TEXTO DO DOCUMENTO =
——————
Isto porque a mediação cultural e artística não passa somente por fornecer pistas e chaves interpretativas, por aclarar narrativas e imaginários, por propor aproximações alternativas, por criar sínteses sobre uma temática, criador ou objecto (estético ou outro); também consiste, muitas vezes, numa busca incessante por novas ou renovadas perguntas (ao invés da habitual obsessão por respostas), por “gatilhos” semânticos, por outros modos de interrogar o “eu” e a realidade envolvente. Criam-se, deste modo, circuitos de relações e deslocamentos perceptivos: “No que é que este espectáculo me afecta ou não?”; “O que há nele que dialoga com a minha experiência de cidadão e sujeito no mundo?”; “Porque me emociono?”; Por que razão acho este trabalho tão estranho?”; “Porque me sinto confrontado?”; “Porque é que vim ver esta peça?”; etc.
Mediar é igualmente esse exercício de liberdade de expressão (por si só e no que provoca no outro) que privilegia argumentos e contrapontos, que não foge do contraditório nem se fecha em câmaras de eco onde raramente se é confrontado com mundividências diferentes, mas apenas com o que já se gosta e concorda (como acontece amiúde com as redes sociais). É não fugir dos assuntos difíceis e mais “intocáveis”; é ousadia, risco. A criatividade e a democracia carecem, e muito, desse pensamento-acção divergente.
As práticas de mediação na cultura e nas artes adoptam estratégias que, sem imposições ou paternalismos, têm no seu cerne outra ferramenta cívica essencial à democracia: o contributo para o florescimento de espíritos críticos e autónomos, que têm algo a dizer, que conseguem dialogar respeitosamente e defender com firmeza e coerência uma posição, que lêem nas entrelinhas e identificam mensagens complexas ou enviesadas, que dominam os labirintos e camadas do registo subliminar, que destrinçam percepções de realidades (temário tão actual), evitando manipulação, alienação e anulamento de mentalidades e comportamentos. É também através dessa constante afinação do olhar (que a mediação proporciona) que se constrói uma cidadania plena.
——————
DADOS BRUTOS =
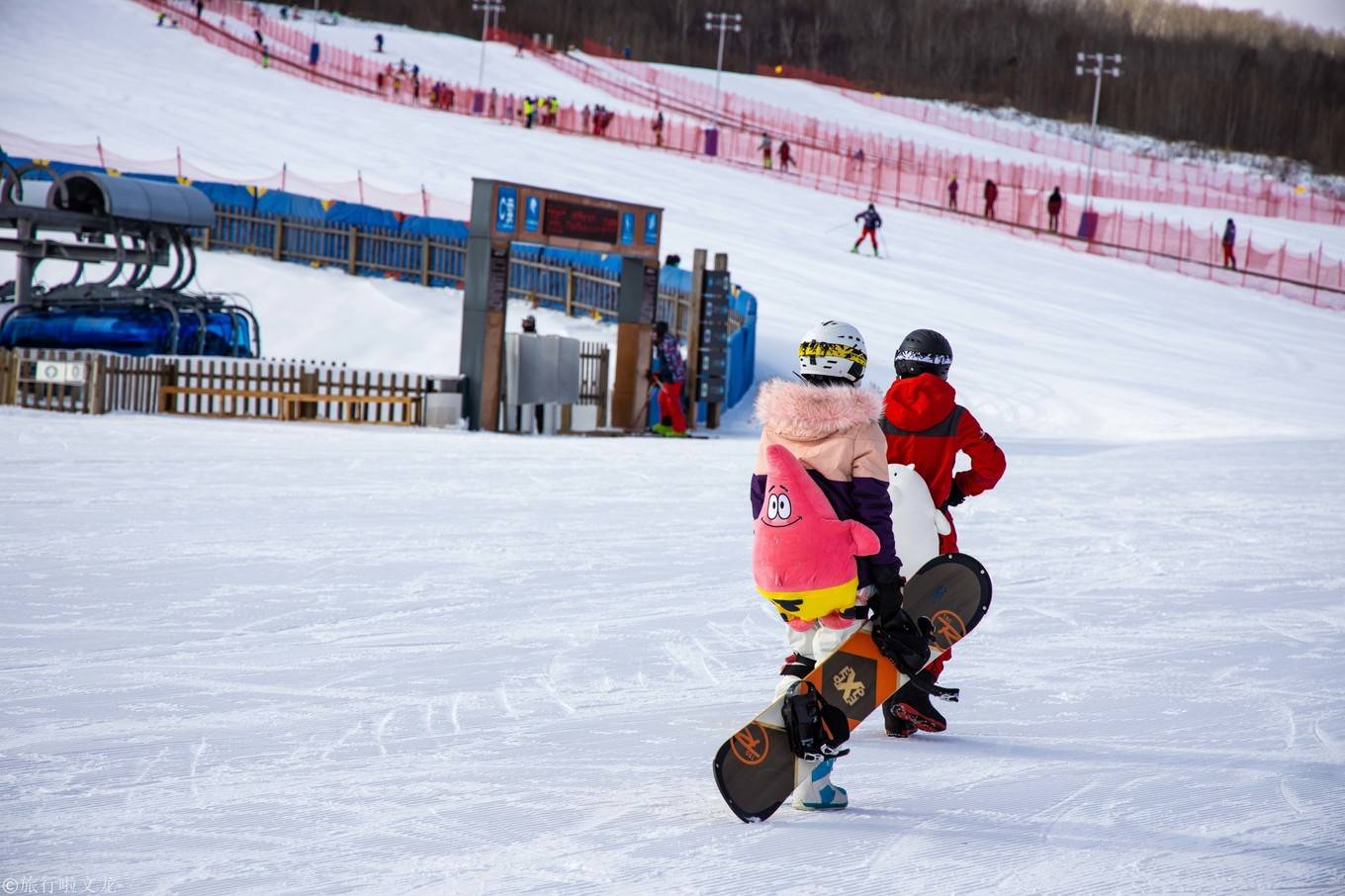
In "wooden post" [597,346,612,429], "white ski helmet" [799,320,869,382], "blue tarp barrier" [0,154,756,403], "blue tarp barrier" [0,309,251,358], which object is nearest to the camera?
"white ski helmet" [799,320,869,382]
——————
DESAFIO 1 =
Pode transcrever, tal como aparece, o trecho do texto sobre mediação cultural que começa em "As práticas de" e termina em "uma cidadania plena."?
DESAFIO 2 =
Pode continuar o texto sobre mediação cultural a partir do ponto em que ele termina?
Não é preciso recorrer aos dados.

RESULTADO DO EXERCÍCIO 1 =
As práticas de mediação na cultura e nas artes adoptam estratégias que, sem imposições ou paternalismos, têm no seu cerne outra ferramenta cívica essencial à democracia: o contributo para o florescimento de espíritos críticos e autónomos, que têm algo a dizer, que conseguem dialogar respeitosamente e defender com firmeza e coerência uma posição, que lêem nas entrelinhas e identificam mensagens complexas ou enviesadas, que dominam os labirintos e camadas do registo subliminar, que destrinçam percepções de realidades (temário tão actual), evitando manipulação, alienação e anulamento de mentalidades e comportamentos. É também através dessa constante afinação do olhar (que a mediação proporciona) que se constrói uma cidadania plena.

RESULTADO DO EXERCÍCIO 2 =
É por isso que a mediação é ético-política – sem pretensões, contudo, de se lhe atribuir uma função primordialmente redentora ou socialmente salvadora –, pois é um catalisador de democracia. Daí a sua responsabilidade (partilhada com outros profissionais da cultura) relativamente às questões do acesso e equidade, através da adopção de uma linguagem clara e inteligível, e da convivência com outras estratégias e ferramentas que permitam a participação de minorias étnicas, grupos socialmente marginalizados e em situações desfavorecidas, ou pessoas com deficiência. Para convocar a pluralidade e abrir espaços de coexistência.
A acessibilidade física, social e intelectual é, assim, uma preocupação central do mediador cultural, pois este funciona como uma espécie de barómetro sociológico de um território-comunidade no que toca aos seus públicos potenciais, regulares, ocasionais e “não públicos”, e suas necessidades e expectativas. O seu ofício tem essa matriz relacional, de interacção imersiva e empática com o outro, instaurando-se uma dramaturgia do convite e do encontro: o que se tece juntos, o que se abre, o que se desdobra, o que se dialoga, o que se aprende juntos?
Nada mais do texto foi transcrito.